SOU
Eu sou
aquela que te olha e te vê, que te olha nos
olhos claros e sabe das flores da noite e dos filmes de Jeunet. Eu sou aquela que
acaricia os dedos das tuas asas e as asas dos teus olhos e
as lágrimas do orvalho que me cai do corpo quando a maré me enche e, em ti,
cai, absoluta
como uma maré enluarada e violenta. Eu sou aquela que, do alto das
neves, sorri perante as asas da águia que voa e plana e rasa no céu dos
teus olhos serenos e belos, eternos como os
Noturnos de Chopin. Eu sou aquela que te perfuma de flores de maçã. Olho-te
nos olhos da fruta e pergunto às mulheres que passam se apenas de
sonho me vesti. Foi nos teus olhos que me vi. Foi na
espiral que descias que, a ti, me juntei. Eu sou aquela que se perde nos
labirintos, onde todavia me achei. Onde nasci
lua prateada perdida escancarada de desejo de
ser Cheia. Eu sou a tua candeia. E a noite onde te escondes. E a voz com que respondes e
me olhas na solidão das estrelas que, de tão belas, me tolhem da escuridão e
levam a fazer a viagem. És em mim a
ramagem de auroras desfolhadas e
sonhadas e escritas num poema, concreto e táctil, onde sou em ti e és em mim. Loucura
de amor. Loucura de prata escrita numa mata e
nos olhos de um gato que se cruza no branco luar da noite. Loucura
das fadas que nos jogam sobre as asas os pós de uma magia
que, de rosas, se tingiu.
Eu sou
aquela que te olha e te vê, como os mirtilos
das noites de Kar Wai Wong.
Como os
mirtilos e deixo-te olhar-me. Mordo-os, sujo-me com eles, e sou
feliz de azul-mirtilo-engolido
numa noite onde me olhas e deixas estar assim, sentada, sobre um sonho
de uma noite
onde uma jovem adormeceu sobre o balcão de um café. E foi beijada.

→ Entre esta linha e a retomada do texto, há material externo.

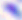
magnification = 400x
modality = photomicrograph
identification = Toxoplasma gondii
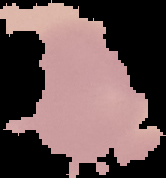

Result: negative for malaria parasites. From a thin blood smear. The area outside the segmented cell region is set to black. Image is 166×178 pixels.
Describe the morphology of the erythrocytes.
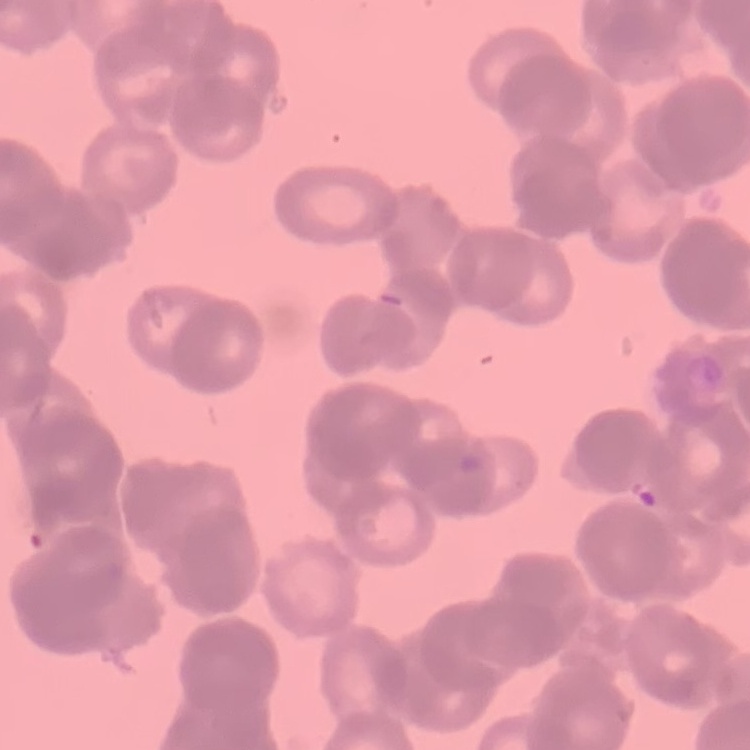
They show rouleaux formation.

Queria
ser beijada agora, ainda que fosse uma amora que me tingisse
os lábios.
Eu sou aquela
que te olha do alto de uma colina e
te vê percorrer o rio com os dedos cobertos de sonhos,
tremendo sob o manto dos medos dos enganos e das feiticeiras. Eu sou
anjo e sou diabo.
Sou mulher em forma de cravo.
Sou aquela que te sabe os recantos de um dedo, que amo mais do que o
dia. Morreria nesse dedo
e nos toques de um
violino que me anima a pele. Eu sou aquela que te olha e te sabe.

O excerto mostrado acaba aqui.